With the exception of big.LITTLE where we want to out-perform the
standard scheduler while saving power.

> power. Just trying to reduce the number of non-idle CPUs may not meet
> this requirement.
> 
> 
> So, IMO, defining the power topology is a good starting point and I
> think it's better to separate the patches from the energy saving
> algorithms like packing. We need to agree on what information we have
> (C-state details, coupling, power gating) and what we can/need to
> expose to the scheduler. This can be revisited once we start
> implementing/refining the energy awareness.
> 
> 2nd step is how the _current_ scheduler could use such information
> while keeping the current overall system behaviour (how much of
> cpuidle we should move into the scheduler).
> 
> Question for Peter/Ingo: do you want the scheduler to decide on which
> C-state a CPU should be in or we still leave this to a cpuidle
> layer/driver?
> 
> My understanding from the recent discussions is that the scheduler
> should decide directly on the C-state (or rather the deepest C-state
> possible since we don't want to duplicate the backend logic for
> synchronising CPUs going up or down). This means that the scheduler
> needs to know about C-state target residency, wake-up latency (I think
> we can leave coupled C-states to the backend, there is some complex
> synchronisation which I wouldn't duplicate).

It would be nice and simple to hide the complexity of the coupled
C-states, but we would loose the ability to prefer waking up cpus in a
cluster/package that already has non-idle cpus over cpus in a
cluster/package that has entered the coupled C-state. If we just know
the requested C-state of a cpu we can't tell the difference as it is
now.

> 
> Alternatively (my preferred approach), we get the scheduler to predict
> and pass the expected residency and latency requirements down to a
> power driver and read back the actual C-states for making task
> placement decisions. Some of the menu governor prediction logic could
> be turned into a library and used by the scheduler. Basically what
> this tries to achieve is better scheduler awareness of the current
> C-states decided by a cpuidle/power driver based on the scheduler
> constraints.

It might be easier to deal with the couple C-states using this approach.

> 
> 3rd step is optimising the scheduler for energy saving, taking into
> account the information added by the previous steps and possibly
> adding some more. This stage however has several sub-steps (that can
> be worked on in parallel to the steps above):
> 
> a) Define use-cases, typical workloads, acceptance criteria
> (performance, latency requirements).
> 
> b) Set of benchmarks simulating the scenarios above. I wouldn't bother
> with linsched since a power model is never realistic enough. It's
> better to run those benchmarks on real hardware and either estimate
> the energy based on the C/P states or, depending on SoC, read some
> sensors, energy probes. If the scheduler maintainers want to reproduce
> the numbers, I'm pretty sure we can ship some boards.
> 
> c) Start defining/implementing scheduler algorithm to do optimal task placement.

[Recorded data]
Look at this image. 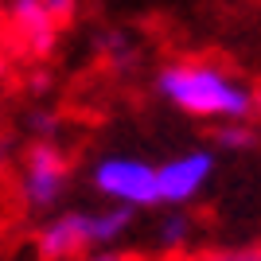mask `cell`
Segmentation results:
<instances>
[{"instance_id":"6da1fadb","label":"cell","mask_w":261,"mask_h":261,"mask_svg":"<svg viewBox=\"0 0 261 261\" xmlns=\"http://www.w3.org/2000/svg\"><path fill=\"white\" fill-rule=\"evenodd\" d=\"M156 94L172 109L187 113L199 121H253L261 113V94L234 78L226 66L211 63V59H175L160 66L156 74Z\"/></svg>"},{"instance_id":"7a4b0ae2","label":"cell","mask_w":261,"mask_h":261,"mask_svg":"<svg viewBox=\"0 0 261 261\" xmlns=\"http://www.w3.org/2000/svg\"><path fill=\"white\" fill-rule=\"evenodd\" d=\"M133 211L117 203H101L90 211H59L35 230V253L43 261H78L82 253L113 246L129 230Z\"/></svg>"},{"instance_id":"3957f363","label":"cell","mask_w":261,"mask_h":261,"mask_svg":"<svg viewBox=\"0 0 261 261\" xmlns=\"http://www.w3.org/2000/svg\"><path fill=\"white\" fill-rule=\"evenodd\" d=\"M78 16V0H4V20L23 51L51 55L59 32Z\"/></svg>"},{"instance_id":"277c9868","label":"cell","mask_w":261,"mask_h":261,"mask_svg":"<svg viewBox=\"0 0 261 261\" xmlns=\"http://www.w3.org/2000/svg\"><path fill=\"white\" fill-rule=\"evenodd\" d=\"M94 187L106 203L141 211V207H160V187H156V164L141 156H101L94 164Z\"/></svg>"},{"instance_id":"5b68a950","label":"cell","mask_w":261,"mask_h":261,"mask_svg":"<svg viewBox=\"0 0 261 261\" xmlns=\"http://www.w3.org/2000/svg\"><path fill=\"white\" fill-rule=\"evenodd\" d=\"M70 184V156L55 141H35L20 160V199L28 211H51Z\"/></svg>"},{"instance_id":"8992f818","label":"cell","mask_w":261,"mask_h":261,"mask_svg":"<svg viewBox=\"0 0 261 261\" xmlns=\"http://www.w3.org/2000/svg\"><path fill=\"white\" fill-rule=\"evenodd\" d=\"M215 175V152L211 148H187L156 164V187H160V207H187L203 195V187Z\"/></svg>"},{"instance_id":"52a82bcc","label":"cell","mask_w":261,"mask_h":261,"mask_svg":"<svg viewBox=\"0 0 261 261\" xmlns=\"http://www.w3.org/2000/svg\"><path fill=\"white\" fill-rule=\"evenodd\" d=\"M94 51H98L101 66L113 70V74H125L129 66H137V39L121 28H106V32L94 35Z\"/></svg>"},{"instance_id":"ba28073f","label":"cell","mask_w":261,"mask_h":261,"mask_svg":"<svg viewBox=\"0 0 261 261\" xmlns=\"http://www.w3.org/2000/svg\"><path fill=\"white\" fill-rule=\"evenodd\" d=\"M160 246L168 253H179L187 246V238H191V218L184 215V207H172L168 215H164V222H160Z\"/></svg>"},{"instance_id":"9c48e42d","label":"cell","mask_w":261,"mask_h":261,"mask_svg":"<svg viewBox=\"0 0 261 261\" xmlns=\"http://www.w3.org/2000/svg\"><path fill=\"white\" fill-rule=\"evenodd\" d=\"M215 144L226 148V152H246V148L257 144V133L250 129V121H226V125L215 129Z\"/></svg>"},{"instance_id":"30bf717a","label":"cell","mask_w":261,"mask_h":261,"mask_svg":"<svg viewBox=\"0 0 261 261\" xmlns=\"http://www.w3.org/2000/svg\"><path fill=\"white\" fill-rule=\"evenodd\" d=\"M207 261H261V242H238V246H222V250L203 253Z\"/></svg>"},{"instance_id":"8fae6325","label":"cell","mask_w":261,"mask_h":261,"mask_svg":"<svg viewBox=\"0 0 261 261\" xmlns=\"http://www.w3.org/2000/svg\"><path fill=\"white\" fill-rule=\"evenodd\" d=\"M78 261H137V257H133V253H125V250H117V246H101V250L82 253Z\"/></svg>"},{"instance_id":"7c38bea8","label":"cell","mask_w":261,"mask_h":261,"mask_svg":"<svg viewBox=\"0 0 261 261\" xmlns=\"http://www.w3.org/2000/svg\"><path fill=\"white\" fill-rule=\"evenodd\" d=\"M164 261H207V257H203V253H195V257H191V253H172V257H164Z\"/></svg>"}]
</instances>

Requests:
1) In the scheduler power discussion, why does the quoted writer not want to bother with linsched?
2) Summarize the scheduler power discussion in two sentences.
3) Reproduce the part of the scheduler power discussion that begins at the words "With the exception" and stops after "the energy awareness.".

Outputs by task:
1) A power model is never realistic enough.

2) The quoted writer proposes first defining the power topology separately from energy-saving algorithms like packing, then working out how the current scheduler could use that information, and finally optimizing the scheduler for energy saving through defined use-cases, benchmarks on real hardware, and task-placement algorithms. The reply warns that hiding coupled C-states would lose the ability to prefer waking CPUs in a cluster or package that already has non-idle CPUs, and notes that passing residency and latency requirements to a power driver might make coupled C-states easier to handle.

3)
With the exception of big.LITTLE where we want to out-perform the
standard scheduler while saving power.

> power. Just trying to reduce the number of non-idle CPUs may not meet
> this requirement.
> 
> 
> So, IMO, defining the power topology is a good starting point and I
> think it's better to separate the patches from the energy saving
> algorithms like packing. We need to agree on what information we have
> (C-state details, coupling, power gating) and what we can/need to
> expose to the scheduler. This can be revisited once we start
> implementing/refining the energy awareness.